You must show ALL WORK and INCLUDE UNITS to get full credit.
1. Balance the following equation
___Fe(s) + ___O₂(g) ⟶ ___Fe₂O₃(s)
2. How many grams of iron (III) oxide are formed when 25 grams of iron reacts completely with oxygen?
1. To balance the equation, we need to count the numbers of each type of atom on both sides of the equation and ensure they are equal.
The balanced equation would be:
4Fe(s) + 3O₂(g) ⟶ 2Fe₂O₃(s)
This means that four moles of iron react with three moles of oxygen to produce two moles of iron (III) oxide.
2. We are given 25 grams of iron and need to find out the mass of iron (III) oxide formed. First, we'll convert grams of iron into moles of Iron.
The molar mass of Iron (Fe) is 55.85 g/mol.
Moles of Iron = mass of Iron / molar mass of Iron
Moles of Iron = 25 g / 55.85 g/mol = 0.4477 moles
From the balanced equation, we can see that the molar ratio of Fe to Fe₂O₃ is 4:2 (or 2:1). Therefore, every 2 moles of Iron will produce 1 mole of Fe₂O₃.
Moles of Fe₂O₃ = 0.4477 moles of Fe * (1 mole of Fe₂O₃/ 2 moles of Fe) = 0.2238 moles of Fe₂O₃
Now, we can convert moles of Fe₂O₃ back to grams.

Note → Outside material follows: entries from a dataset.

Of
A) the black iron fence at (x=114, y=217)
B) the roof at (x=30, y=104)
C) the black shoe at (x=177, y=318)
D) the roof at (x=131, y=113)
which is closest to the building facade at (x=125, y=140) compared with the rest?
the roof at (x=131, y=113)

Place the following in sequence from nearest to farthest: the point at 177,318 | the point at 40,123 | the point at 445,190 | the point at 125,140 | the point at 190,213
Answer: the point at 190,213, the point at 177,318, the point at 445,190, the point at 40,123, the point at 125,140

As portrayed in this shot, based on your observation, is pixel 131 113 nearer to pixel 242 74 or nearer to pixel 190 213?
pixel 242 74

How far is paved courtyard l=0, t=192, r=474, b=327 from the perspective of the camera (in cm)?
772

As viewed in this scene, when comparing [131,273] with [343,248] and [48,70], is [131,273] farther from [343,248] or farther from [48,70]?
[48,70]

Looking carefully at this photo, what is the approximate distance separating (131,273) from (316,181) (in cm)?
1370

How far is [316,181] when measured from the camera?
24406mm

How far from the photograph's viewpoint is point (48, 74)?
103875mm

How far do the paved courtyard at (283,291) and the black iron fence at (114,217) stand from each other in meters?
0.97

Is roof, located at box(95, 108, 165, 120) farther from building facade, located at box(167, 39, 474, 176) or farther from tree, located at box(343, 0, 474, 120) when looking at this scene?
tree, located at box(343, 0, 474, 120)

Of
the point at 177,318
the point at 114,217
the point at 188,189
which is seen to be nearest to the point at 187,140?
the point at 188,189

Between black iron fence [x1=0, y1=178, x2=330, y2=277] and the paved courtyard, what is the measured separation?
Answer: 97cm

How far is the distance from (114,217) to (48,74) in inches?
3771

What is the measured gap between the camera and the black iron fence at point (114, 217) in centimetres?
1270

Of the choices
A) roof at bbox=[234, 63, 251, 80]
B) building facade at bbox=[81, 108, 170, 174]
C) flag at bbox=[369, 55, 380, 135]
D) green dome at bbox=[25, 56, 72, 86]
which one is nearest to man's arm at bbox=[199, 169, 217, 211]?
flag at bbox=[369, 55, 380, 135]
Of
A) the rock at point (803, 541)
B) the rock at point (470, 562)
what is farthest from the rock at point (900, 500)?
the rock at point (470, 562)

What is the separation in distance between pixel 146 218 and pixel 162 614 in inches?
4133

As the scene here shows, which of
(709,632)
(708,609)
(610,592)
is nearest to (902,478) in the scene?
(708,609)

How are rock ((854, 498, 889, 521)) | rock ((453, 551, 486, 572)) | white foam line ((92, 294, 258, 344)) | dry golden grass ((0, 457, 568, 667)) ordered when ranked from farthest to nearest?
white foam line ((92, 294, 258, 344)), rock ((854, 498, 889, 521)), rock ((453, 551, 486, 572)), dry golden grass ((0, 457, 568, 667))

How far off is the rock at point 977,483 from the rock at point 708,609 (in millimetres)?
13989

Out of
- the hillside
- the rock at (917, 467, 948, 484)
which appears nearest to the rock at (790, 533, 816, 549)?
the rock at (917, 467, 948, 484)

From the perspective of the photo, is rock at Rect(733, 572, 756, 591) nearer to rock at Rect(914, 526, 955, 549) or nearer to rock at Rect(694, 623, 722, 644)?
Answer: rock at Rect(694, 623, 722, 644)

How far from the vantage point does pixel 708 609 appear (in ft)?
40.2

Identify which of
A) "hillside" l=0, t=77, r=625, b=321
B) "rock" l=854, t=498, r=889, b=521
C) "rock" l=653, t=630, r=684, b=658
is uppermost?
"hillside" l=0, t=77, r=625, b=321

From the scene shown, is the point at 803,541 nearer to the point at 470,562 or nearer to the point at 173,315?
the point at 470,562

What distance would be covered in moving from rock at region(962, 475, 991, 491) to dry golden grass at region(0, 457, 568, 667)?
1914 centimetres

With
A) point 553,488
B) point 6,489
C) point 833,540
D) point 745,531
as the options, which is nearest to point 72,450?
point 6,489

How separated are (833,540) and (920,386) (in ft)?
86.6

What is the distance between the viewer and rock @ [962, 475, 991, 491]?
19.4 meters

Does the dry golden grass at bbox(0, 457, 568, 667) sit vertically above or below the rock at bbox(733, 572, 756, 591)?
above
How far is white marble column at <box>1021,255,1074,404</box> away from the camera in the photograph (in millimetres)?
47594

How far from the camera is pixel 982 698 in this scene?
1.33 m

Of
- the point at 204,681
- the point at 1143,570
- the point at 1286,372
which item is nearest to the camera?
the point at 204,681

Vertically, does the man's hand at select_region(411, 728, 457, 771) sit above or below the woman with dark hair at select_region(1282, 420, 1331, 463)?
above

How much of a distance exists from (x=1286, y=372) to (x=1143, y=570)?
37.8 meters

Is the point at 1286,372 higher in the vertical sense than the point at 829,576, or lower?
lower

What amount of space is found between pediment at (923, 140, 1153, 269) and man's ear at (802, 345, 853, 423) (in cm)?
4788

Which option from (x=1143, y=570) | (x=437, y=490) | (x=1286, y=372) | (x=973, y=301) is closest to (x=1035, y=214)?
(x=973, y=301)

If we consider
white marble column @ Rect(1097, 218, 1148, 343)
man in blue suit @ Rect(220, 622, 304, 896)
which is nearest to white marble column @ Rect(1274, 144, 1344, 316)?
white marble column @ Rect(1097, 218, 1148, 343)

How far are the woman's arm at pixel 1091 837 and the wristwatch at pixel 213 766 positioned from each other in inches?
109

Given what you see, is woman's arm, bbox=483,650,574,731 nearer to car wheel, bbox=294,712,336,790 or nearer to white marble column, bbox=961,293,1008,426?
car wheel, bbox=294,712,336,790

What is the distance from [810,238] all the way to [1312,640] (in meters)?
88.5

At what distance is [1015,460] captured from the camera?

The molar mass of Fe₂O₃ is (2 * 55.85 g/mol for Fe)+(3 * 16.00 g/mol for O) = 159.70 g/mol
Mass of Fe₂O₃ = moles of Fe₂O₃ * molar mass of Fe₂O₃
Mass of Fe₂O₃ = 0.2238 moles * 159.70 g/mol ≈ 35.76 grams
So, when 25 grams of iron reacts completely with oxygen, approximately 35.76 grams of iron (III) oxide are formed.